Tendulkar now goes off to have his shoulder attended to. He will be out of the game for two months at least. It is too early for him to contemplate retirement. He will, indeed should, be an integral part of our 2007 World Cup campaign. But the question is already being asked—how long shall he go on? If, after he returns to cricket, he does not score regularly and well in Test cricket, that question will be amended to—how long must he go on?
The one Indian cricketer who timed his retirement perfectly was the first of the great Bombay batsmen, Vijay Merchant. He quit the game after scoring a hundred in Delhi in what was, interestingly enough, the first Test of a five match series. Unlike so many others, he went out at the top of his game. And unlike them he sought an alternate career outside cricket and an alternate passion outside it as well. Merchant spent the day working, and by all accounts working hard, in his family ’s textile business. After office hours and on weekends he worked for the rights of the disabled and handicapped. Some Indians thus knew him as an old cricketer, some others as an established entrepreneur, and yet others as a selfless social worker.
Outside of sport, the Indian I know who gave up power gracefully is the scientist Obaid Siddiqui. A Fellow of the Royal Society, Siddiqui built a centre of biological research in Bangalore, getting the land, raising the funds, building the buildings, recruiting young scientists and technicians, and preparing a plan for their research. In other words, he was to the National Centre for Biological Sciences exactly what Dr Kurien was to the NDDB or Mahatma Gandhi to the Indian nation—its founder, or shall we say its father. However, while still in his early sixties, Siddiqui handed over as Director to an able younger colleague. Perhaps more crucially, he has not since offered him a single piece of gratuitous advice. And so the NCBS is exactly what its founder hoped it to be—a truly world-class institute of scientific research, that will continue to be world-class long after he himself has gone.

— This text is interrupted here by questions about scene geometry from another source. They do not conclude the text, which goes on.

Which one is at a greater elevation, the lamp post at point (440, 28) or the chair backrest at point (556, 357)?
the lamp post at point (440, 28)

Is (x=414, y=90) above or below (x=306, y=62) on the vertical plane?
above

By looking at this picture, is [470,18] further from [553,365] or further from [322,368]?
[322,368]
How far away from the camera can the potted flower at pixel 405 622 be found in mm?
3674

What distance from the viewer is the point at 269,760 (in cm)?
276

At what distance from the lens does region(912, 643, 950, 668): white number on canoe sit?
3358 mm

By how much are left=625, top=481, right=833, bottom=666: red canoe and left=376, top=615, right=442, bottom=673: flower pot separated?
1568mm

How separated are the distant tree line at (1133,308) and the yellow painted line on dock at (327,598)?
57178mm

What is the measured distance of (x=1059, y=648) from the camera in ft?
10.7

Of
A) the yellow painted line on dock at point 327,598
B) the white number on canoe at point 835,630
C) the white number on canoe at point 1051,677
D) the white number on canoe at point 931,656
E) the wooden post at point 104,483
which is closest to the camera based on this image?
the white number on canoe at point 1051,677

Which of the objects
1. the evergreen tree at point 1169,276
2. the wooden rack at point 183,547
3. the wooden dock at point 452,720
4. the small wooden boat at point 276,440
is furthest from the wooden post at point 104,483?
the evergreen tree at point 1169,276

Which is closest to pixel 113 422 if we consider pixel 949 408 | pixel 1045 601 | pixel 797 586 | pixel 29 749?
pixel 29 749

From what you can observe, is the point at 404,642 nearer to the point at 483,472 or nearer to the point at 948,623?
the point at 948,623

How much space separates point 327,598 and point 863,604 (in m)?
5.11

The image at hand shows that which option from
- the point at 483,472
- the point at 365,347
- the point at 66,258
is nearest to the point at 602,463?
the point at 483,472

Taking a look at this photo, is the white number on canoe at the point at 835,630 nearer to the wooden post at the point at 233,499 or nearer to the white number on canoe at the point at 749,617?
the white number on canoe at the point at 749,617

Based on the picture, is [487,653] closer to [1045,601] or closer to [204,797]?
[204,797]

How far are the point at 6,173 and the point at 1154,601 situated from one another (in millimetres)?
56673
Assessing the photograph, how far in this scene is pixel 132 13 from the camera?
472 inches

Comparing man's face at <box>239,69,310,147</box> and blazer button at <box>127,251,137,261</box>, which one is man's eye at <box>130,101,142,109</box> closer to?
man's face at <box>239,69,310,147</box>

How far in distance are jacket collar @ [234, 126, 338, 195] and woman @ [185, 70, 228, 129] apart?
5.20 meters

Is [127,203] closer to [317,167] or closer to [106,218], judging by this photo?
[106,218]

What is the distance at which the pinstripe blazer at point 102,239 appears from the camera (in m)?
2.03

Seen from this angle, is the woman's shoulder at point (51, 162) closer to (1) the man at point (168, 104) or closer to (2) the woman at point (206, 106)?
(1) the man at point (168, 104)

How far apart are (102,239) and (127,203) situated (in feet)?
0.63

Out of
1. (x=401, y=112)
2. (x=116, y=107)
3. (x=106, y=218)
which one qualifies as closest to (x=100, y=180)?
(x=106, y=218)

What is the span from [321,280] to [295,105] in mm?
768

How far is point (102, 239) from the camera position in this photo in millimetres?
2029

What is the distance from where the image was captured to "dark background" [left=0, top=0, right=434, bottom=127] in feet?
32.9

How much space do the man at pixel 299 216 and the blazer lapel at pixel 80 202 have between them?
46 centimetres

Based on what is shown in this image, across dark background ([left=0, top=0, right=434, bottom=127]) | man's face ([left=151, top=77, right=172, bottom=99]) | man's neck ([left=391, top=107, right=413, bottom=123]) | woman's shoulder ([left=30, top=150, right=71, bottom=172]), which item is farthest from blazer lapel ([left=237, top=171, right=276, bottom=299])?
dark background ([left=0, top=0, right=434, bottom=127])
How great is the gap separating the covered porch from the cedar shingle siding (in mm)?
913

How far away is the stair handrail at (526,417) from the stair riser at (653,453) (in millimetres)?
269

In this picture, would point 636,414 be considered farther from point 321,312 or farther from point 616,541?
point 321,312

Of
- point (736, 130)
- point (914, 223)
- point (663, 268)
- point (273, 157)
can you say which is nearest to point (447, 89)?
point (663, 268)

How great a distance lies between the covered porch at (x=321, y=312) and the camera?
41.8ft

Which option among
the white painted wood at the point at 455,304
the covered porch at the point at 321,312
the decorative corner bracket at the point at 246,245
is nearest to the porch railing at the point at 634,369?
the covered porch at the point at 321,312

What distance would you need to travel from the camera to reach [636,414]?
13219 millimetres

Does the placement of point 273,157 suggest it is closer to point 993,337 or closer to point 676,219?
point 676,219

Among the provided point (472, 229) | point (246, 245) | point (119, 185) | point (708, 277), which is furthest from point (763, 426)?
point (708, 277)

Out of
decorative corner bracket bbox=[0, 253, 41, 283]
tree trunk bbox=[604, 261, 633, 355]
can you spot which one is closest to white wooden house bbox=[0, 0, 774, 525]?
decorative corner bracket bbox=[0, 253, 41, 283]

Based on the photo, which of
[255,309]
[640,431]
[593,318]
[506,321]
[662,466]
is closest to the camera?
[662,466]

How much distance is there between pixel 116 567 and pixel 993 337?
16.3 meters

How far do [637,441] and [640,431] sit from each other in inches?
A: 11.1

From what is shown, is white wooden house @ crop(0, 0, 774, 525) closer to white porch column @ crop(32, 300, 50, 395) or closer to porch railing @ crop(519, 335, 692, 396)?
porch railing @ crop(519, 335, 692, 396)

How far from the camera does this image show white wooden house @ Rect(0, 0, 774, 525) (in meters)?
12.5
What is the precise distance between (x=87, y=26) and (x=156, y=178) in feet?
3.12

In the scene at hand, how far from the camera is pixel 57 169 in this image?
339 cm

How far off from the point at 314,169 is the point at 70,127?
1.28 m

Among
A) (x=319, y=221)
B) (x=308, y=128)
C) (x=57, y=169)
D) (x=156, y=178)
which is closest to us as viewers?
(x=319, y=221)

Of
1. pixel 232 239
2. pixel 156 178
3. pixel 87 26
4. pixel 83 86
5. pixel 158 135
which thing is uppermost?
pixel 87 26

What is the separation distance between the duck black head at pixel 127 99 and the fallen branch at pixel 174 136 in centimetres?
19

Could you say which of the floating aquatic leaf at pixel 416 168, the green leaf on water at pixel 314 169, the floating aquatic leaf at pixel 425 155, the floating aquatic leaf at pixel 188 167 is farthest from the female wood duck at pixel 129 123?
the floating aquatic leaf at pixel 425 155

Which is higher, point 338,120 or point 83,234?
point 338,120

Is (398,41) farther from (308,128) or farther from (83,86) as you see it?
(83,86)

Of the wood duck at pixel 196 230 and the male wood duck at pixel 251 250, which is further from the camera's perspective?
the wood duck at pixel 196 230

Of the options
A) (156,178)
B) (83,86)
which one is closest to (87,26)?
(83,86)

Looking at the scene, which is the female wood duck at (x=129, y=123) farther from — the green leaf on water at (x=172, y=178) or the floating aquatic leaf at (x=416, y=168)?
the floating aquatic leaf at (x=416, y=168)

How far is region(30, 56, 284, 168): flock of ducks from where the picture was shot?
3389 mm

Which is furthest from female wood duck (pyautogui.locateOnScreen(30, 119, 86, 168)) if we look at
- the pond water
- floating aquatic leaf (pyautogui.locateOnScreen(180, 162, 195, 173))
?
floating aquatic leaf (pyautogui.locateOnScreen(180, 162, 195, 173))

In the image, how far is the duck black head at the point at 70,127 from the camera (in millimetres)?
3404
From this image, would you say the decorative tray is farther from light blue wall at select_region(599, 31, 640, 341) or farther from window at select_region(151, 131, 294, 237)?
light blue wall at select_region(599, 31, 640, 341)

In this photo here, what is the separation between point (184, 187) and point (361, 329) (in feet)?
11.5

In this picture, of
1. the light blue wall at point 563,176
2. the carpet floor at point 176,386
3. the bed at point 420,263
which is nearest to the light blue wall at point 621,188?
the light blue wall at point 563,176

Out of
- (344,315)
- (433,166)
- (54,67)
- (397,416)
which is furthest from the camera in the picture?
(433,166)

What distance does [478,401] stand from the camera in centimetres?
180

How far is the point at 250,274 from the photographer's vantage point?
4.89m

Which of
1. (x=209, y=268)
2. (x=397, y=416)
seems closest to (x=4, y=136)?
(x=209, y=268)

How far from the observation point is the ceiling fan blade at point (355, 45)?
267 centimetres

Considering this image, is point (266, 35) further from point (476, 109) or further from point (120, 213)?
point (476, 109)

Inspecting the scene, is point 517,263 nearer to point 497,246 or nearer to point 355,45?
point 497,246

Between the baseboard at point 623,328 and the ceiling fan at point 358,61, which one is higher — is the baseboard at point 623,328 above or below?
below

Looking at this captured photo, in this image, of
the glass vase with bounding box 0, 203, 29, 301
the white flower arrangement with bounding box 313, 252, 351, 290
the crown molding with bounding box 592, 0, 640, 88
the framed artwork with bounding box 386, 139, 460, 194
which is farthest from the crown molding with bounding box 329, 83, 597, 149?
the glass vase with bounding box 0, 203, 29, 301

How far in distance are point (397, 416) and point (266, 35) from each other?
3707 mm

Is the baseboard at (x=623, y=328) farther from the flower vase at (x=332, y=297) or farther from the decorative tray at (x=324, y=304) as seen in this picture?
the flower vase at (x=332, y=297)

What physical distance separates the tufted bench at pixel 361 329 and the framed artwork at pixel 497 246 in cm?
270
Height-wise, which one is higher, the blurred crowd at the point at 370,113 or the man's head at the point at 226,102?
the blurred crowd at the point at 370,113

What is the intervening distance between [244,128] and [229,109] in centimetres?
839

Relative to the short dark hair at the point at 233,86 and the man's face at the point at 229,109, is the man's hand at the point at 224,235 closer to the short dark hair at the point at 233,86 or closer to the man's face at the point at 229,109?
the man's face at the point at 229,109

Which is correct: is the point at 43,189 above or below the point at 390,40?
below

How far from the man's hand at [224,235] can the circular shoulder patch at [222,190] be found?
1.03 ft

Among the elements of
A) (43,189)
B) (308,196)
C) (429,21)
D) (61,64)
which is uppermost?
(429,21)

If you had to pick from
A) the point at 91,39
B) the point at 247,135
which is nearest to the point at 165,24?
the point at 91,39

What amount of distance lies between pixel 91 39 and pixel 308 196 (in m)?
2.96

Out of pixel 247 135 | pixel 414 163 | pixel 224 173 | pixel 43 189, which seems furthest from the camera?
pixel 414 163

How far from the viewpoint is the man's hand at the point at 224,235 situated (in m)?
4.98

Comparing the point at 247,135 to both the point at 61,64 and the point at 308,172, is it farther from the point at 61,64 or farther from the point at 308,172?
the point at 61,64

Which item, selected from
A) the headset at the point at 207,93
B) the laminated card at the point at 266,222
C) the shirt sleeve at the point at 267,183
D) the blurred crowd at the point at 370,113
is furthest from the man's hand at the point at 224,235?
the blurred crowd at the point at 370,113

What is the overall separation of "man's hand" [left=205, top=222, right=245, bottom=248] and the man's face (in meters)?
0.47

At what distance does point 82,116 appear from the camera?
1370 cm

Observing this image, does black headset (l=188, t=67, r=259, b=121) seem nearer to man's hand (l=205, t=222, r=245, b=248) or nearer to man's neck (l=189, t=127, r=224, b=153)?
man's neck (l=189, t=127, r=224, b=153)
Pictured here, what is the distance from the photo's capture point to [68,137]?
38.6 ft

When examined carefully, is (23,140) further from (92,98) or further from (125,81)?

In the context of modern Indian history, men like Vijay Merchant and Obaid Siddiqui are altogether exceptional. Politcians go on too long, cricketers go on too long, social workers go on too long, scientists go on too long. The refusal to retire is an Indian disease. For sportsmen it is caused by a failure to recognize the signs of age, for politicians by an unwillingness to give up on the perquisites of power. Sometimes (as in the case of the peerless Ravi Shankar) the desire to stay in the limelight is occasioned by the wish to see one’s progeny rise to prominence while one is still around to help.
As I said, the time has not yet come for Sachin Tendulkar to leave the field. When it does, one must hope—for his sake and ours—that the manner of his leaving is as becoming as the manner of his entering it, all those very many years ago.